Selected excerpt:
Naar de Nederlandstalige versie/ To the Dutch version

Simca and the Nekaf plant

In Rotterdam the factory of the NEKAF was situated. That name stands for Nederlandse Kaiser - Frazer Fabrieken. (=Dutch Kaiser - Frazer Factories) Because it was put up as an independent company, it could make its own policy, and could outlive the Mother Company in the United States. In 1958 Chrysler took over the company, whereafter a new flourishing period started. With the disappearing of import taxes the assembly became less profitable. In 1971, after 22 years, the factory was closed. In that period a lot of different brand were assembled, but nearly half of it were Simca's.

Het ontstaan van de fabriek

Kaiser -Frazer pointed its arrows soon at the European car market. After an attempt to take-over Fiat, the company tried to set foot on the ground in Europe in a different way. The establishment in the Benelux was attractive because many American cars were sold there. An other advantage was, that from march 1948 on, the import taxes between the Benelux countries (Belgium, the Netherlands and Luxembourg) were abolished. An investment in the Netherlands had the benefit that they could profit from the - at that time - low rate of the guilder and the low wage-costs.

On the part of the Dutch everything was done to fetch the new factory. The institute for Dutch-American co-operation played an important role, amongst others, by the achievement of the contacts with the government. Amsterdam as well as Rotterdam wanted to fetch in the new factory. Especially for Rotterdam some prestige was at stake, they didn't want to let this new chance slip out of their hands. For Kaiser-Frazer speed was decisive and the new factory could be realised first in Rotterdam.Not only a suitable location was available, but they also could use existing building materials. A heavily damaged shed of the Holland-America line appeared suitable to serve as base for the new factory. The steel rafters of the shed were reused on the new site at the Sluisjesdijk.

According to the planning, after half a year, the first Kaiser had to leave the assembly line. From reports of that time appears that not everyone had faith in achieving that goal. Still importance was attached to the project, it was called the largest foreign post-war investment. Kaiser-Frazer invested 200.000 dollar in the factory equipment and associated people from banks and influential-shipping companies financed the rest.

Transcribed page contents
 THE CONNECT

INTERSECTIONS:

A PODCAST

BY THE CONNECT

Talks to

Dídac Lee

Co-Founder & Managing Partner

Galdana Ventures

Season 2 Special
...
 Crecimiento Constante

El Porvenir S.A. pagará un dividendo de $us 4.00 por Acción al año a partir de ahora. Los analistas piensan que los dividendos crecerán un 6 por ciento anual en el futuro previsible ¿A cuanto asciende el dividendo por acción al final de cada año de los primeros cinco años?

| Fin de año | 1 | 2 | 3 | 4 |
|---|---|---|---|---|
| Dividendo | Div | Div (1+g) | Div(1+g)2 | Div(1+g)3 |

Work order: Name the countries that the text on Simca and the Nekaf plant lists as making up the Benelux.

Response below: Belgium, the Netherlands and Luxembourg